Use Keyboard to Press Toolbar Button

  • Filter
  • Time
  • Show
Clear All
new posts

  • Use Keyboard to Press Toolbar Button

    I want to use the keyboard to navigate through the buttons of a toolbar and then to press one of the toolbar buttons. I'm pretty sure I've seen posts that show how to do that but cannot find it here - nor through a Google search either.

    Can someone remind me how that is done?

  • #2
    What about ACCEL ATTACH? Just a guess.
    In some future era, dark matter and dark energy will only be found in Astronomy's Dark Ages.


    • #3
      Windows button+B
      Then cursor keys to move and space or enter to select.


      • #4
        Howdy, Paul!

        Thanks! But, Win-B does not work here. Win-B highlights the SysTray "Show Hidden Icons" button on the Windows TaskBar.


        • #5
          Oops, I've misread toolbar as taskbar.


          • #6
            Found it ... 2003 post by Borje...


   a DDT dialog I happened to add WS_TABSTOP
            style to a toolbar with flat style buttons and suddenly keyboard can be
            used to navigate between keys.
            TAB will cycle to the toolbar. Once on the toolbar, left/right arrow. Space will press the key.


            • #7

              If you are still interested in playing around with this, here's a couple of extended window styles to play with.


              The window is intended to be used as a floating toolbar. A tool window has a title bar that is shorter than a normal title bar, and the window title is drawn using a smaller font. A tool window does not appear in the taskbar or in the dialog that appears when the user presses ALT+TAB. If a tool window has a system menu, its icon is not displayed on the title bar. However, you can display the system menu by right-clicking or by typing ALT+SPACE.

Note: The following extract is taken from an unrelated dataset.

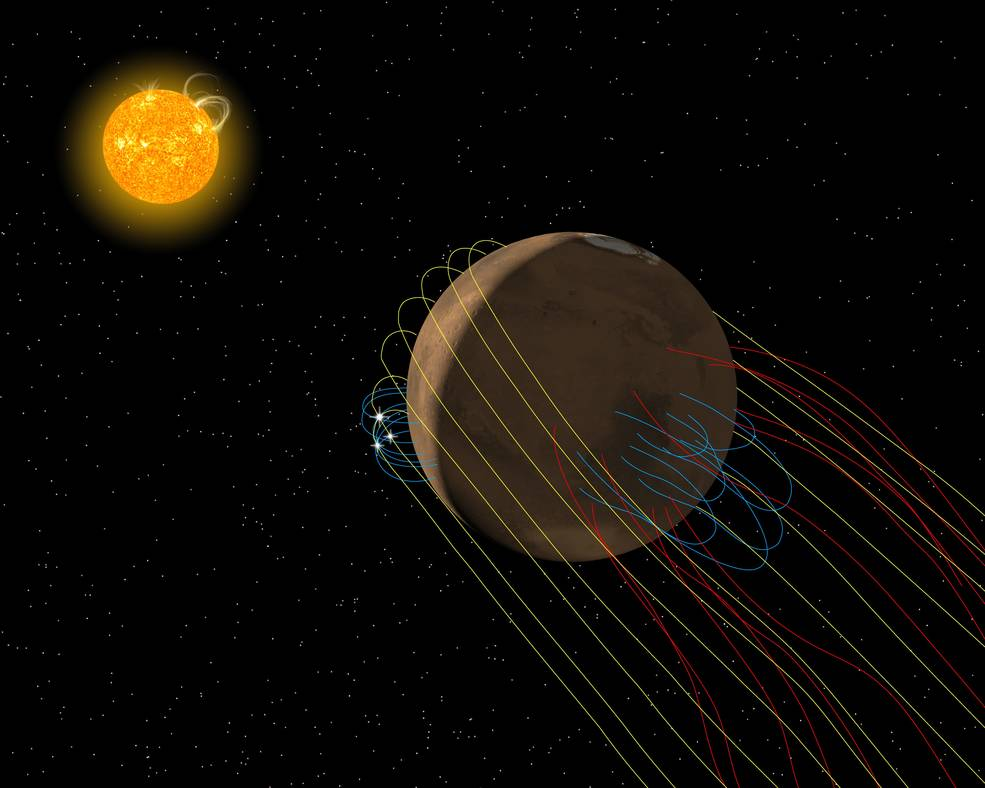NASA's MAVEN Mission Finds Mars Has A Twisted Tail ...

              The window itself contains child windows that should take part in dialog box navigation. If this style is specified, the dialog manager recurses into children of this window when performing navigation operations such as handling the TAB key, an arrow key, or a keyboard mnemonic.
              I have used both of these and they work as advertised. What I cannot recall is if I ever used these for a pure "toolbar" rather than an actual window created with CreateWindowEx() and which itself includes controls. But no reason WS_EX_CONTROLPARENT (with WS_TABSTOP) shouldn't work if the "tool window" is a dialog with its own controls and you want to use the standard "control navigation" keys Tab and Shift+tab

              Worth a note.

              Michael Mattias
              Tal Systems (retired)
              Port Washington WI USA
              [email protected]


              • #8
                I'd also like to point out that for accessibility purposes, having above said code in your guis makes it a whole lot easier for screen readers to follow the flow of a screen layout. Sometimes it's difficult or impossible to get to buttons that must be pressed in programs using a screen reader, because the screen reader doesn't know how to navigate the gui, and in some cases, (such as when folks draw their own buttons and don't use windows functions to let the os know it's a button), then the screen reader doesn't even know there's something there to click. It can be a real problem. I'm happy to say though, that in general, powerbasic does an excellent job creating navigatable screens. I've never had to do any extra work to make my programs work with a screen reader which is a good thing, because if I did, I'd be in real trouble.